I’d always imagined that Los Alamos was set in a flat desert scape, much like we’ve seen on old re-runs of the first Atomic tests in the mid 1940’s.
Far from it!
In fact the town and its 12,000 plus inhabitants is surrounded by high peaks and forested ridges.
Interestingly, on closer inspection of the town there seem to be very few buildings from the Manhattan project era that remain.
Unfortunately the museum was closed during my visit (bugger!). Next to it sits Fuller Lodge where the majority of single men lived during that time. In addition, there is a collection of small houses for married couples nearby which served that purpose.
There’s also a memorial to the Manhattan Project, with statues of Robert Oppenheimer (Laboratory Director) and General Leslie Groves (Commanding General) on the lawn outside Fuller Lodge…but little else.
What was cool, was that three deer wandered out of the nearby bush and strolled just meters from me, seemingly without a care in the world. They were so beautiful and seemingly not afraid of human interaction.
I was expecting the town to be all about its history, but in fact it’s actually the opposite, where I feels like it’s disassociated itself from the past. Almost invisible if you will.
I know this sounds crazy given the gravity of its history, but to say I was underwhelmed would be an understatement…
Don’t get me wrong, it’s a beautiful 53 km (33 miles) drive from Santa Fe, with incredible scenery, especially on a crisp, clear blue sky day. It was definitely worth the drive!
Now, to be fair I’m sure the government is not keen on lots of tourists hanging about because of the National laboratory at Los Alamos. Situated just north of the town itself, it is still operational in every sense of the word.
Although today, it mostly researches earth sciences, space exploration, nuclear fusion (a callout to its heady past) and nanotechnology. Well, that’s what they tell you anyway. 🙂
One of the coolest things in Los Alamos was the restored main gate and entrance to the town (the photo above). This throwback was worth the drive unto itself!
Once back in Santa Fe I explored some of the great art galleries that are so prevalent around town.
The most famous one I visited was the Georgia O’Keefe Museum (217 Johnson St). I was fortunate to be on hand to see the “Becoming Georgia O’Keefe” exhibition, that outlined her life over the more than six decades of work.
I particularly loved to see the progression in her personal life and the subtle and sometime not so subtle changes to her creative genius along the way. Quite stunning!
Of course there were a number of other notable contemporary galleries selling all manner of work, from local artists to a number of international artists.
In addition, Santa Fe has quite a number of furniture makers and antique sellers intermingled with the galleries. And a perfect way to while away the morning or afternoon depending on the tempo of your day.

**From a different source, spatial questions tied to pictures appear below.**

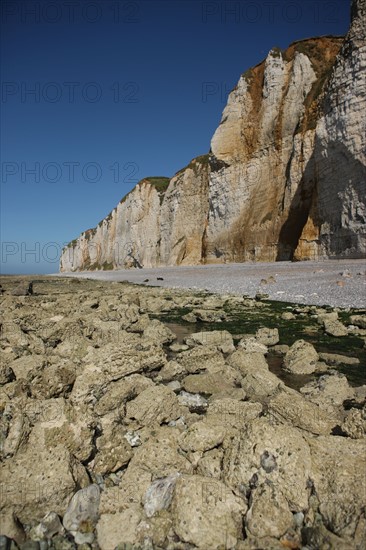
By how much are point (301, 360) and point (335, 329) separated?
292 cm

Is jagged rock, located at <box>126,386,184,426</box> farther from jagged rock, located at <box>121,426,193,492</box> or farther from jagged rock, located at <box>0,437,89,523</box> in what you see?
jagged rock, located at <box>0,437,89,523</box>

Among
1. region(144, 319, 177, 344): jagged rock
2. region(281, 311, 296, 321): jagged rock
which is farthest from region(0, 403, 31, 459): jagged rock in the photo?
region(281, 311, 296, 321): jagged rock

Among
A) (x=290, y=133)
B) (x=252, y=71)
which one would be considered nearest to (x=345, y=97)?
(x=290, y=133)

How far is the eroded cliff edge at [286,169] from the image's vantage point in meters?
24.7

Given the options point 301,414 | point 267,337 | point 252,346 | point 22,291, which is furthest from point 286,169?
point 301,414

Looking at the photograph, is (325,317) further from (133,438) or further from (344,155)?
(344,155)

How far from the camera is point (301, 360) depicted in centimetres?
649

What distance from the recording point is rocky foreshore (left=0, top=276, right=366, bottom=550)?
2740mm

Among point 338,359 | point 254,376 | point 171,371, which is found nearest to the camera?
point 254,376

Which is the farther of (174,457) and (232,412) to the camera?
(232,412)

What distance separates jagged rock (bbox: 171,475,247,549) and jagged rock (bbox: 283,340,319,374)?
3.79 meters

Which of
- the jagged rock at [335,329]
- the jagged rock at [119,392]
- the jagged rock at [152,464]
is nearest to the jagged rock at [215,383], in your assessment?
the jagged rock at [119,392]

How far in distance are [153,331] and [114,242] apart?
70.8 m

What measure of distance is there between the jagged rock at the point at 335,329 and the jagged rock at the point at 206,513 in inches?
265
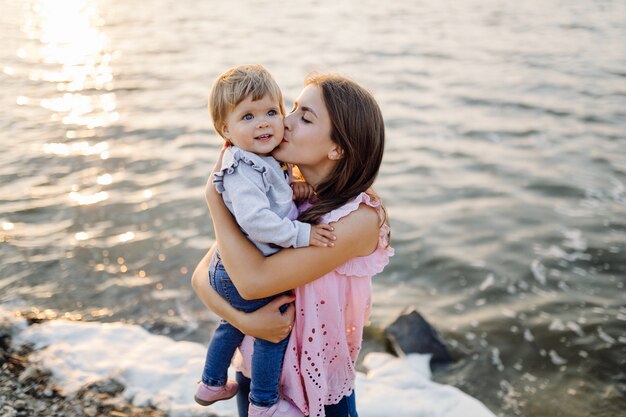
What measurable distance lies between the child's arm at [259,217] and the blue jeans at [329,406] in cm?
86

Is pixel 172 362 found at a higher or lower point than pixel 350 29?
lower

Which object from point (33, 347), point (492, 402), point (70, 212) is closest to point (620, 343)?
point (492, 402)

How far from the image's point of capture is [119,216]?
279 inches

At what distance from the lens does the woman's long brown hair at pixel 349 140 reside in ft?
8.87

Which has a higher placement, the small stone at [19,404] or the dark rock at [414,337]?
the small stone at [19,404]

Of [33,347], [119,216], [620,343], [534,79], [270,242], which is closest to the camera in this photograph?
[270,242]

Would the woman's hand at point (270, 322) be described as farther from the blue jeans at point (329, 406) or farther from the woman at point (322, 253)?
the blue jeans at point (329, 406)

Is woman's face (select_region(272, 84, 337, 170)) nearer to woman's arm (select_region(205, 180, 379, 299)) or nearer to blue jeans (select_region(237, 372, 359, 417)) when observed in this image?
woman's arm (select_region(205, 180, 379, 299))

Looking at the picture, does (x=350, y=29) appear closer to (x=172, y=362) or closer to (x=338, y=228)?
(x=172, y=362)

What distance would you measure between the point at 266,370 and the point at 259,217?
27.5 inches

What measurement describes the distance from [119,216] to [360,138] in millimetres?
4927

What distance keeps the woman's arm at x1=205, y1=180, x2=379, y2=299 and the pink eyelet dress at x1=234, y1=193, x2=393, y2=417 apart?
81 mm

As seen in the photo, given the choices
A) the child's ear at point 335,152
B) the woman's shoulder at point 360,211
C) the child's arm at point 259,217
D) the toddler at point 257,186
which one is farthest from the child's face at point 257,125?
the woman's shoulder at point 360,211

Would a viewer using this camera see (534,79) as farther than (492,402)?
Yes
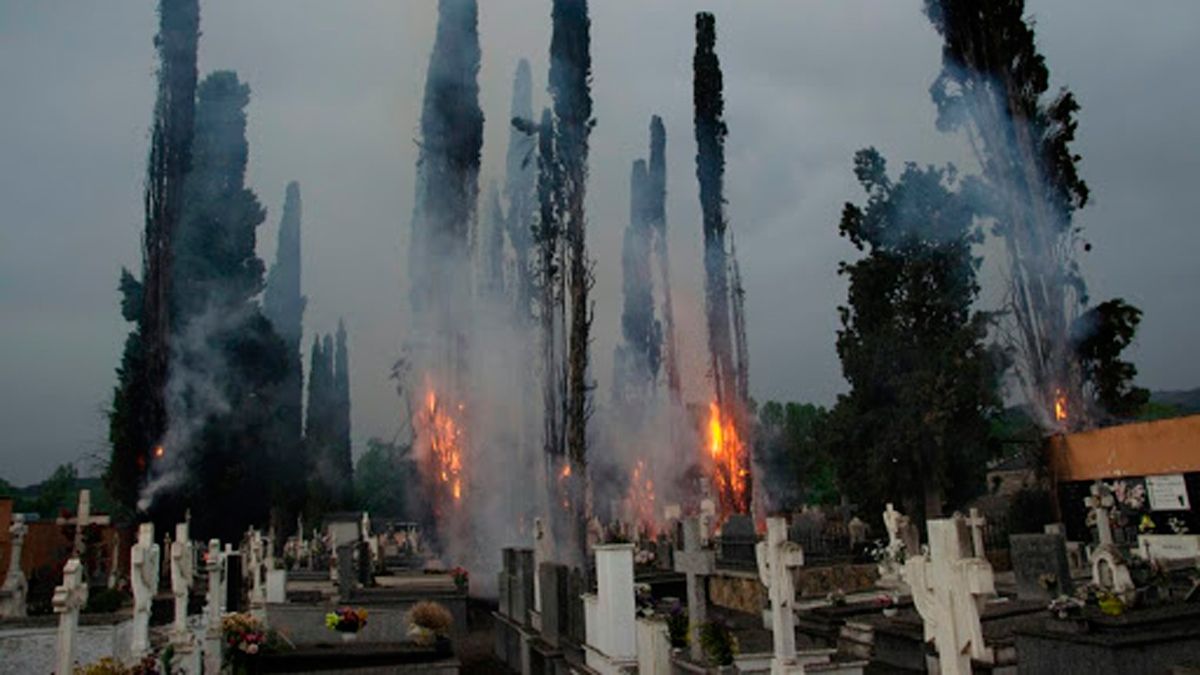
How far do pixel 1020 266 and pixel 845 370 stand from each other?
6.50 metres

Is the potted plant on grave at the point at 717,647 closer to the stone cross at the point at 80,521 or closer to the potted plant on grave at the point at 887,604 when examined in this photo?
the potted plant on grave at the point at 887,604

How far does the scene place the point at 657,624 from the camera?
31.3ft

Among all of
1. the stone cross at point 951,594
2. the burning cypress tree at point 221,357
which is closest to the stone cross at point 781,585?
the stone cross at point 951,594

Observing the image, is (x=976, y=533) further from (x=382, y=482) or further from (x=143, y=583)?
(x=382, y=482)

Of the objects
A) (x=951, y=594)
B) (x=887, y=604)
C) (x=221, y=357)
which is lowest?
(x=887, y=604)

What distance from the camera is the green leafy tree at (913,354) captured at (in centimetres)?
2672

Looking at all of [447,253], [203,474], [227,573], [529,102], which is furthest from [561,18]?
[227,573]

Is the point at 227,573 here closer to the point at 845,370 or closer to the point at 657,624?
the point at 657,624

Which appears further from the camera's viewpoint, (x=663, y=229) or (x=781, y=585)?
(x=663, y=229)

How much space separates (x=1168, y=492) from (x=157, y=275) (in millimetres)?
34957

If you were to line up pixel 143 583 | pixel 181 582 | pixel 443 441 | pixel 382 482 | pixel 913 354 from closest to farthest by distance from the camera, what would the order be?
pixel 143 583, pixel 181 582, pixel 913 354, pixel 443 441, pixel 382 482

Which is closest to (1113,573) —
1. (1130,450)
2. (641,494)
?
(1130,450)

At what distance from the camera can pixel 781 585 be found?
7.70m

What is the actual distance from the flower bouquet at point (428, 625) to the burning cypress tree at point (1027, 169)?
2014 cm
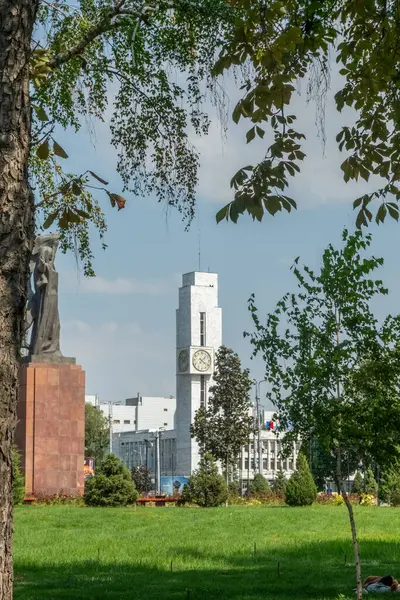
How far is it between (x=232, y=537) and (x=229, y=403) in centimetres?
3279

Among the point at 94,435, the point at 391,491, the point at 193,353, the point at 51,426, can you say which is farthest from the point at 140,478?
the point at 193,353

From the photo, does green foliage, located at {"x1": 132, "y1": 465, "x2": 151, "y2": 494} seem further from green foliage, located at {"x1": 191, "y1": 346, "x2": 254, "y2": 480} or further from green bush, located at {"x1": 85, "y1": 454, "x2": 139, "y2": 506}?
green bush, located at {"x1": 85, "y1": 454, "x2": 139, "y2": 506}

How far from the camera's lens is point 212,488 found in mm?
28344

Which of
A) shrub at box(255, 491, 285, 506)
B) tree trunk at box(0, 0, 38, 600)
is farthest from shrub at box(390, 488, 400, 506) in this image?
tree trunk at box(0, 0, 38, 600)

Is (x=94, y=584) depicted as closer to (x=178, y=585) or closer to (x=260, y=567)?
(x=178, y=585)

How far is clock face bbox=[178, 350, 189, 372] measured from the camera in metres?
120

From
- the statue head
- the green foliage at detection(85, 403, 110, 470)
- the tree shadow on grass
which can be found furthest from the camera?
the green foliage at detection(85, 403, 110, 470)

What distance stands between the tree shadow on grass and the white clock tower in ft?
336

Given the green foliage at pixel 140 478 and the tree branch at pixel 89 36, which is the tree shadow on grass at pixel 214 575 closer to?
the tree branch at pixel 89 36

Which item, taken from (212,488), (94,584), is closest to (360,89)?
(94,584)

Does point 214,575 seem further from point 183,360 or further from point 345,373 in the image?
point 183,360

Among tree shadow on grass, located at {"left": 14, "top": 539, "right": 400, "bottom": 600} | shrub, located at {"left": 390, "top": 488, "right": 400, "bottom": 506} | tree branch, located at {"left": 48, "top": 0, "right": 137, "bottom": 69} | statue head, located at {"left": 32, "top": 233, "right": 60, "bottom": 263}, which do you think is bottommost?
shrub, located at {"left": 390, "top": 488, "right": 400, "bottom": 506}

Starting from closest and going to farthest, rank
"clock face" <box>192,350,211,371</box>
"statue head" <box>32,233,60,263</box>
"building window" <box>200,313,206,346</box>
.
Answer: "statue head" <box>32,233,60,263</box> → "clock face" <box>192,350,211,371</box> → "building window" <box>200,313,206,346</box>

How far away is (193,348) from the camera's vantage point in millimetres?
120000
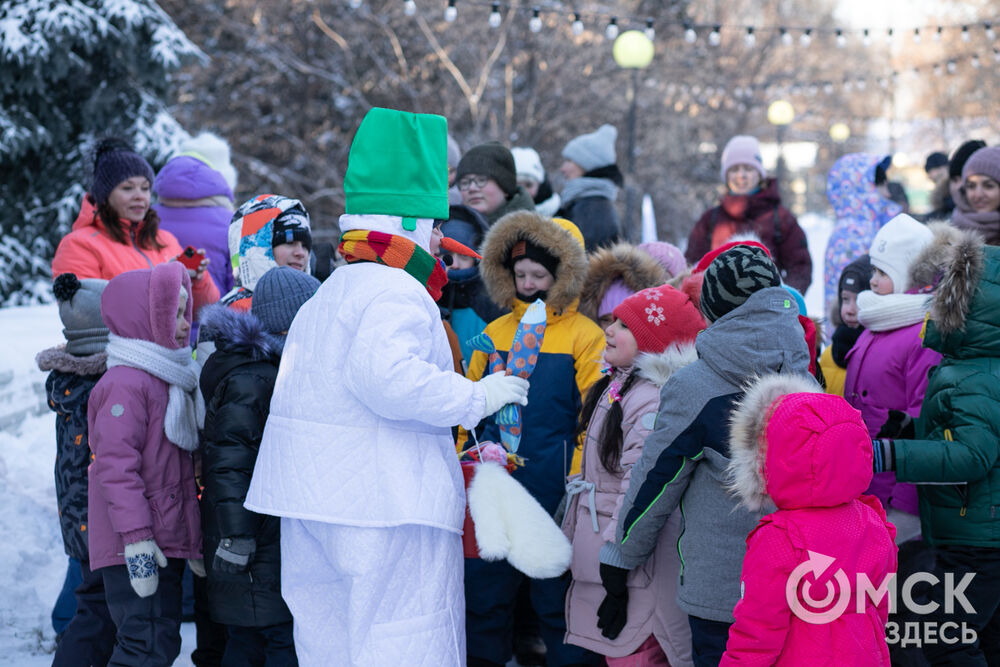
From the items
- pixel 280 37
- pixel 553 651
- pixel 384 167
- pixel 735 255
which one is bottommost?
pixel 553 651

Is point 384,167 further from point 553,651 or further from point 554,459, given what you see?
point 553,651

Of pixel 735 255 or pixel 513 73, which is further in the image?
pixel 513 73

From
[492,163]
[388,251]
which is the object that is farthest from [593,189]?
[388,251]

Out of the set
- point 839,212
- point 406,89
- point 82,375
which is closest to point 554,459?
point 82,375

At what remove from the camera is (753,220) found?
260 inches

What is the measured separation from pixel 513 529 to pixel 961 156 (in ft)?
18.0

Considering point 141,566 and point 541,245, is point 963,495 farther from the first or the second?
point 141,566

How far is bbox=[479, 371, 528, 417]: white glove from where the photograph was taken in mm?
2754

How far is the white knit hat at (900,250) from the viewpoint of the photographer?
3971mm

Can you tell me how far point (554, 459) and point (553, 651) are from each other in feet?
2.58

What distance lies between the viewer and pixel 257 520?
3094mm

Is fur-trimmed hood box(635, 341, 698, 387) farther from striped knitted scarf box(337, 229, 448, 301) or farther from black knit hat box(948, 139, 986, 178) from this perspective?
black knit hat box(948, 139, 986, 178)

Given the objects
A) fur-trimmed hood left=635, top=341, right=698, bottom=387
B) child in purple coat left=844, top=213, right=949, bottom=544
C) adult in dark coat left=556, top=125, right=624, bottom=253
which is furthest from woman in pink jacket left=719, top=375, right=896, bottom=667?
adult in dark coat left=556, top=125, right=624, bottom=253

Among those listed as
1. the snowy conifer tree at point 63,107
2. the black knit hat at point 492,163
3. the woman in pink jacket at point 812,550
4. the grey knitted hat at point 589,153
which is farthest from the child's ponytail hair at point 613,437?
the snowy conifer tree at point 63,107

A true feast for the eyes!
Another of the fascinating things about this part of New Mexico is that there are a multitude of National Parks and Monuments within a relatively small area. This is great for hiking and exploring the natural beauty of which this well known area of the South West.
Both have their charms so bring your hiking boots and camera!
Overall Santa Fe delivered…and in a big way! Much more than I had expected, it felt regional and small town, but with the life and vibrancy of a much larger city.
My recommendation is to go visit if you have the chance. Of course, I always lean toward a road trip cos’ you can explore and take your time. Yep, that’s the best!